Recipients find an email with the department's logo attached to the top of the message, asking them for their personal, credit card or banking details in exchange for a tax refund.
However, HMRC has again reiterated that it does not send any emails about tax rebates and has warned people to be careful to ensure they are not the victim of fraud.
According to the department, around 80,000 emails were reported last year alone - showing how widespread the problem is.
But HMRC is working hard to reduce and eradicate the problem, revealing that it took action against more than 500 illegal sites last year alone. This helped stem the flow of emails coming from all parts of the world, including the US, Russia and Japan.
Gareth Lloyd, Head of Digital Security for HMRC, confirmed that the department is doing all it can to protect taxpayers.
"HMRC does not email customers about tax refunds - we only ever contact customers who are genuinely due tax back in writing, by post," he explained.
"If anyone receives an email offering a tax rebate and claiming to be from HMRC, please send it to [email protected] before deleting it permanently.

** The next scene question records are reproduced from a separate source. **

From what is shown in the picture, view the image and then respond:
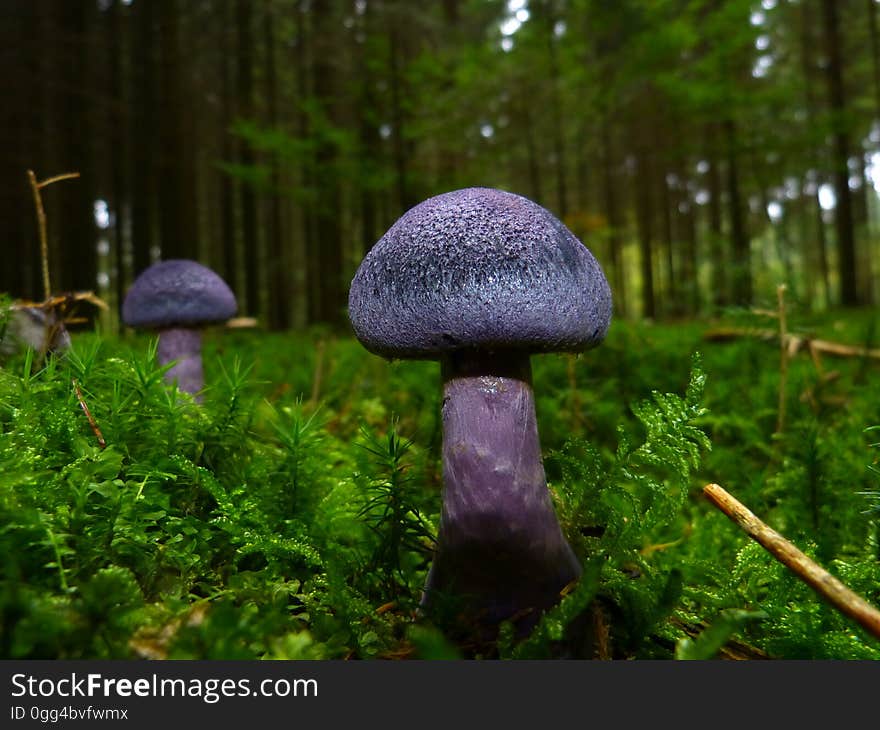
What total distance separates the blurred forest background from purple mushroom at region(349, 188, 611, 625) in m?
2.81

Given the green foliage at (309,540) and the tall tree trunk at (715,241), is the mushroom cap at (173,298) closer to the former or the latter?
the green foliage at (309,540)

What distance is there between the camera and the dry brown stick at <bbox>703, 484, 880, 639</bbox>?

HMRC does everything it can to ensure customers are safe online and we are working closely with other law enforcement agencies to target the criminals behind this serious crime."
Emails often contain link to a clone of HMRC's website, where people are asked to hand over their bank and personal details.
To reduce the risk of being caught up in a scam, the department is advising taxpayers to check advice published on the HMRC website along with forwarding all suspicious emails to its phishing email address.
Phishing emails are more frequent after the January 31st self assessment tax return deadline, according to the department, meaning taxpayers should be on high alert over the coming weeks.